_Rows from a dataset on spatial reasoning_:
===============
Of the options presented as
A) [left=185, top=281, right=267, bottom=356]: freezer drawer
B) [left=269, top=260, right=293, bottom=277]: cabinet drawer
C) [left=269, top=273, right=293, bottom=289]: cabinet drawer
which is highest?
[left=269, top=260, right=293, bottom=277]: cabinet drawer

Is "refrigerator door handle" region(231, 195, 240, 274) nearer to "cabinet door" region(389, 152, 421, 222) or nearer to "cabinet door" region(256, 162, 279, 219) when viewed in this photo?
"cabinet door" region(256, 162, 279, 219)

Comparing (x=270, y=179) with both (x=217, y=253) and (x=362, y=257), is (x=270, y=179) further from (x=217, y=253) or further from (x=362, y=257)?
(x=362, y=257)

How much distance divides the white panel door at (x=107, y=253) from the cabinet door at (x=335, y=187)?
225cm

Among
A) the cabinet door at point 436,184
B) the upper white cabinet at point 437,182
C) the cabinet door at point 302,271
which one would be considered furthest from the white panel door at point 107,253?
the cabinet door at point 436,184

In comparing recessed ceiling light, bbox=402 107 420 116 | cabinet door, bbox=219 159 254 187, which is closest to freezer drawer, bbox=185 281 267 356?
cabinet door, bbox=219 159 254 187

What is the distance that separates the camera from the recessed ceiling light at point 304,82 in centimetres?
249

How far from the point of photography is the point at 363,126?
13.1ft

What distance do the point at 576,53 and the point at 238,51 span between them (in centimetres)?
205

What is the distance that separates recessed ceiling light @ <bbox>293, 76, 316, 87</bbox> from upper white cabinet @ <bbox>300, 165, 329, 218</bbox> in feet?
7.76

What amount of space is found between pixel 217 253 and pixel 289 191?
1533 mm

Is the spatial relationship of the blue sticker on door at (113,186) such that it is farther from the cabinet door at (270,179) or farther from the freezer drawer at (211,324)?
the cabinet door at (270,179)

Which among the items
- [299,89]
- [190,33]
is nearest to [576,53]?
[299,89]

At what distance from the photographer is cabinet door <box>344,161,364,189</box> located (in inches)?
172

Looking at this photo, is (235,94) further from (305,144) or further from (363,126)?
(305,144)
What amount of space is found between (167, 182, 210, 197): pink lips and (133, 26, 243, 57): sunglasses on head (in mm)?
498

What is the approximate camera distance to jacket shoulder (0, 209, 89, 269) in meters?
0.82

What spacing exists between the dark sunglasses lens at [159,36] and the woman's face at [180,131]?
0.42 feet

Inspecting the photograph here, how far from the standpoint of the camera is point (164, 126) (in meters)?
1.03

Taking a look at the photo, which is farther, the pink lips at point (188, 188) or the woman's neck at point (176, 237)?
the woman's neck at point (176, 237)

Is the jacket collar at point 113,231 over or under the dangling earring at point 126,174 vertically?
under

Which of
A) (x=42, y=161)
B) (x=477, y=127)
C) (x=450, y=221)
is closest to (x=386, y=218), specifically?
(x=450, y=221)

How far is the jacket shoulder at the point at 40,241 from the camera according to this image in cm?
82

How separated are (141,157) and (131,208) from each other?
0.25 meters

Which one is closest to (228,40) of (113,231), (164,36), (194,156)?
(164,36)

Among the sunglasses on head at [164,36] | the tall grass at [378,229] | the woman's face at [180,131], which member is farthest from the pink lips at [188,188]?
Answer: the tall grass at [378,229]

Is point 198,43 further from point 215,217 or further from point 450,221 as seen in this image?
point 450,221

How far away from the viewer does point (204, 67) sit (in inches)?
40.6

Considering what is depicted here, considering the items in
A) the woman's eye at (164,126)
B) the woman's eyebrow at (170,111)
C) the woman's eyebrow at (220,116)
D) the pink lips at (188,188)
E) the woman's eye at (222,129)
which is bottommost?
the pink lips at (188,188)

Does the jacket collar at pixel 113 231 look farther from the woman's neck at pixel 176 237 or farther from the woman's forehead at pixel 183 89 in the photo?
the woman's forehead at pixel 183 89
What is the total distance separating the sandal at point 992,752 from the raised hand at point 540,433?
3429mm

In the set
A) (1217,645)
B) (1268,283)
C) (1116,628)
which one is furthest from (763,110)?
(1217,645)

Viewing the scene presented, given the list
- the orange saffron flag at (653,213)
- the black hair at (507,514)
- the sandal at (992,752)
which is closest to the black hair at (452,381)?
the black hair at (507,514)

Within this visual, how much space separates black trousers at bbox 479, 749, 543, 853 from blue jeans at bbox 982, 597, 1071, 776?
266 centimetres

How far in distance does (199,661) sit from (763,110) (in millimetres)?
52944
===============
_Set task_: Copy the material verbatim, everything from the line containing "How far in distance" down to the end of the material.

_Exercise solution_:
How far in distance does (199,661) sit from (763,110) (in millimetres)?
52944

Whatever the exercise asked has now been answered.